Page 1 of 1

OCR pdf (s) are unrecognized by X1

PostPosted: Mon Jul 24, 2006 12:09 pm
by pdf dependent
OCR pdfs are unrecognized by X1 These pdfs are text searchable in Acrobat. OCR is done by ABBY in a package by Fujistu. (don't confuse file name search for text search, it is text search that does not work).

PostPosted: Mon Jul 24, 2006 12:40 pm
by BillChapman
I have no problem finding text in my OCR'd PDF files with X1.

Which software do you use for your ocr and what version of

PostPosted: Mon Jul 24, 2006 12:54 pm
by pdf dependent
adobe do you use?

PostPosted: Mon Jul 24, 2006 1:11 pm
by BillChapman
Yes, Acrobat Professional 7.08.

PostPosted: Tue Jul 25, 2006 8:32 am
by Kenward
Silly question, but you have, of course, run the Adobe OCR on the files you want to index? And checked that they really do have the text attached?

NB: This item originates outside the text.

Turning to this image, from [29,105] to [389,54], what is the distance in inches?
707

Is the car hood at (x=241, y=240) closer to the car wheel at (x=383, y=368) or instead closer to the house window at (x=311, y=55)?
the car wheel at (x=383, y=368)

PostPosted: Tue Jul 25, 2006 9:30 am
by BillChapman
Yes, the OCR'd files are indexed, and I can find text in them with X1.

do they really have text attached

PostPosted: Tue Jul 25, 2006 9:45 am
by pdf dependent
Frankly I'm not sure how to determine that other than to run and acrobat text search, which I have and which does find text.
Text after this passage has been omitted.